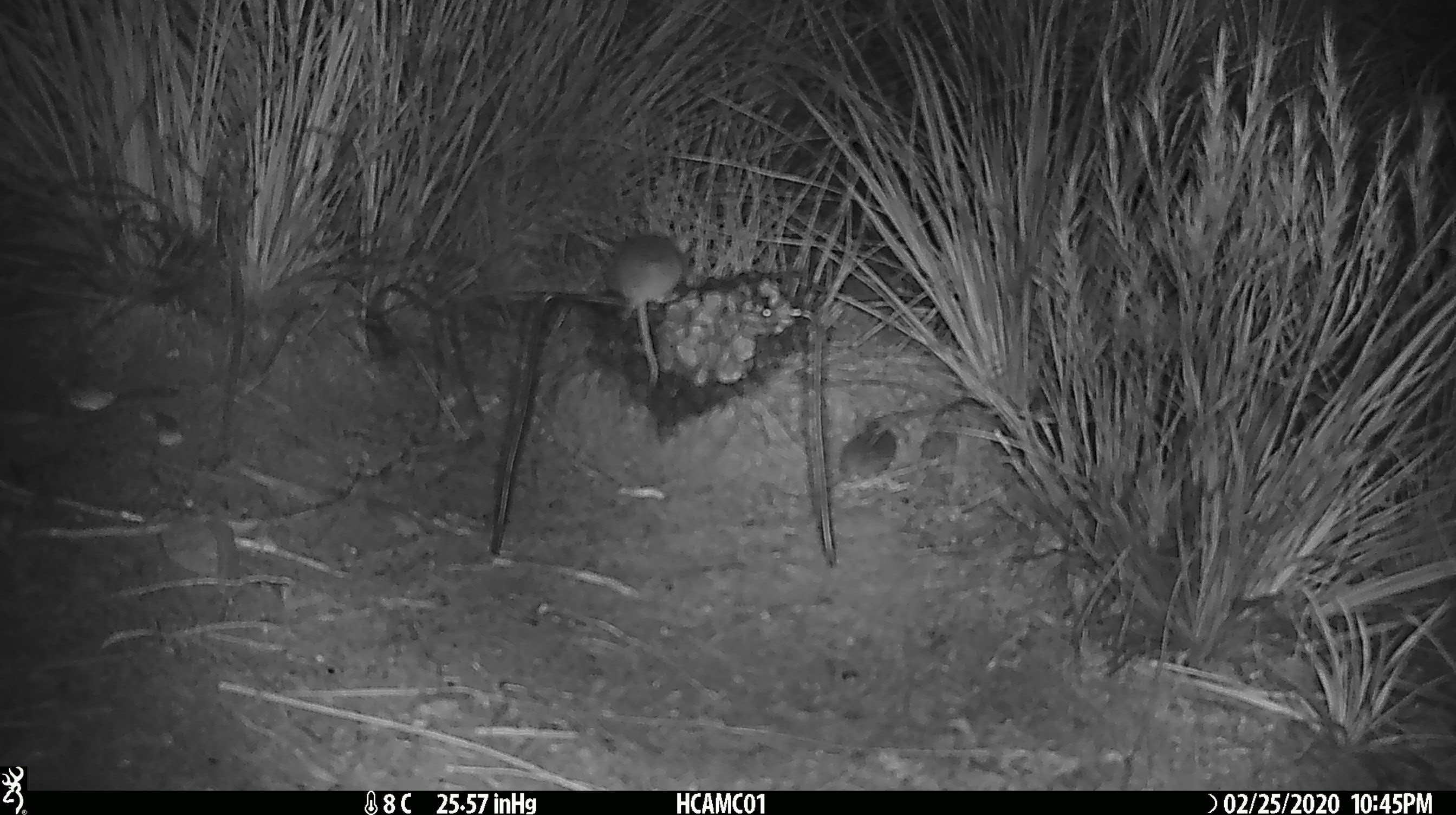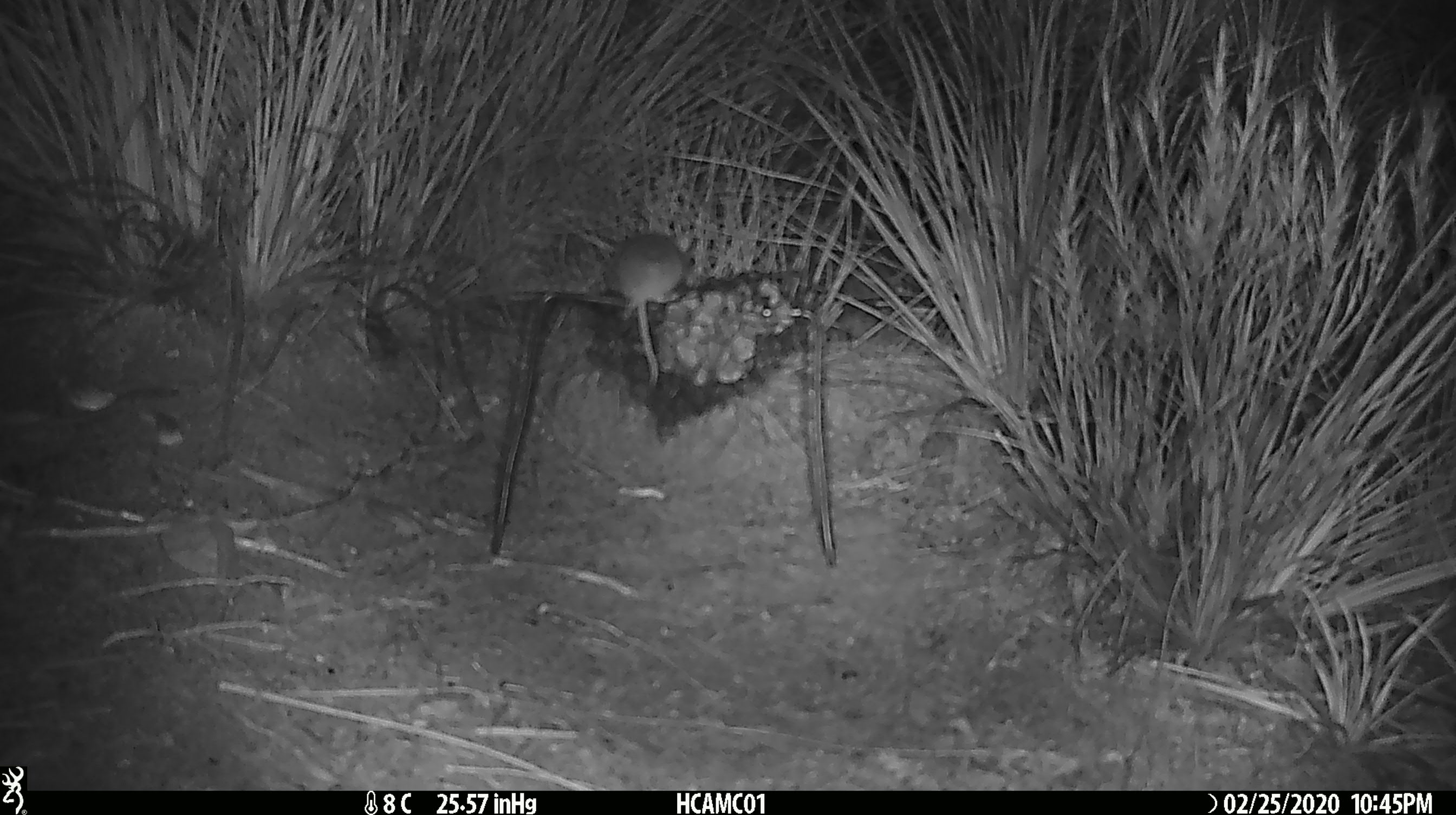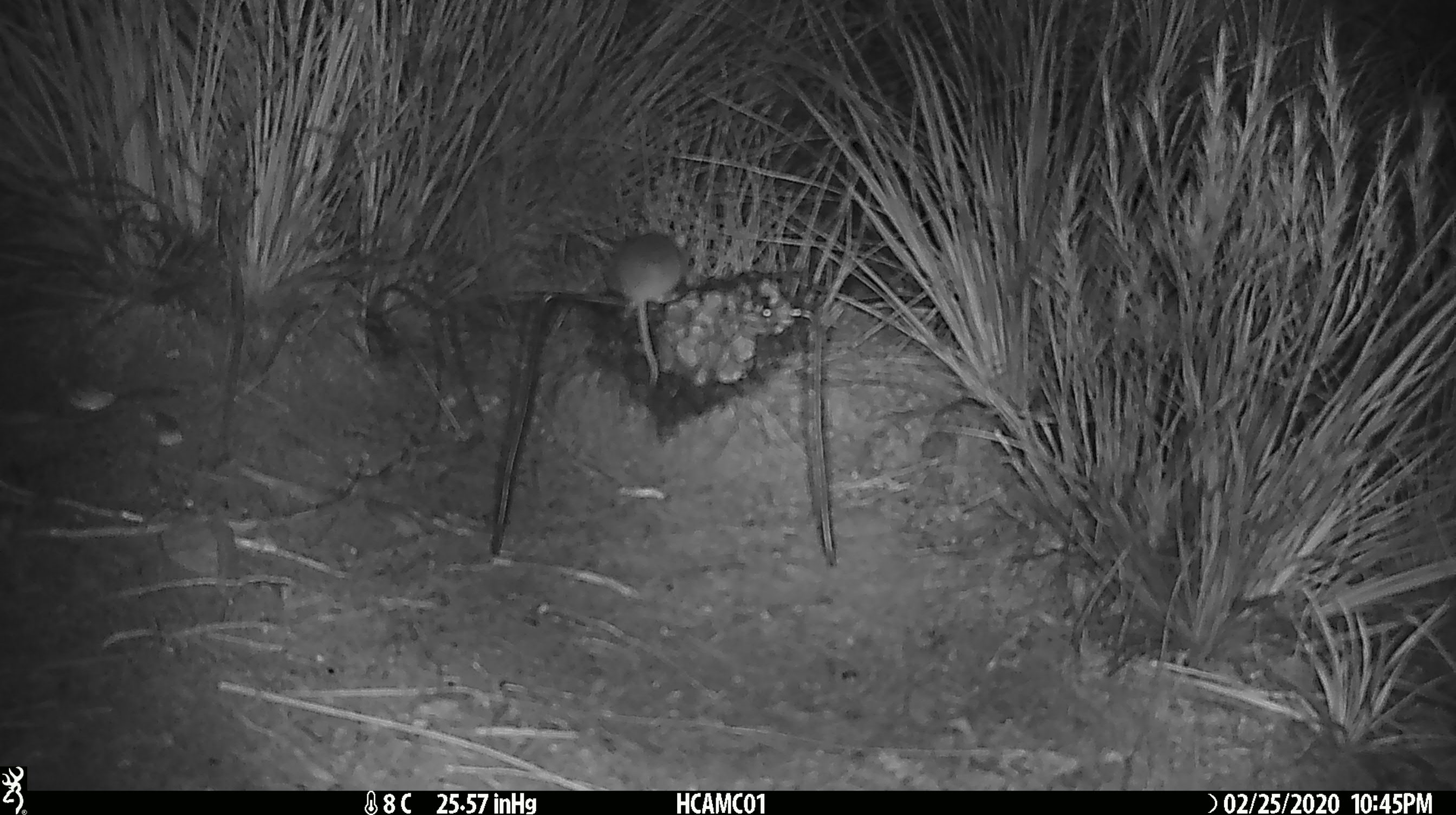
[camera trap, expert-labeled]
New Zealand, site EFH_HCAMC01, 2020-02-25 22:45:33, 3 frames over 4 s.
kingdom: Animalia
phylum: Chordata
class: Mammalia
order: Rodentia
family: Muridae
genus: Mus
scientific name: Mus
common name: mouse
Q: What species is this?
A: Mouse (Mus).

* * * * *

[TRY IT]
Please reproduce the records above exactly and leave any picture behind.

[EXPECTED OUTPUT]
[camera trap, expert-labeled]
New Zealand, site EFH_HCAMC01, 2020-02-25 22:45:33, 3 frames over 4 s.
kingdom: Animalia
phylum: Chordata
class: Mammalia
order: Rodentia
family: Muridae
genus: Mus
scientific name: Mus
common name: mouse
Q: What species is this?
A: Mouse (Mus).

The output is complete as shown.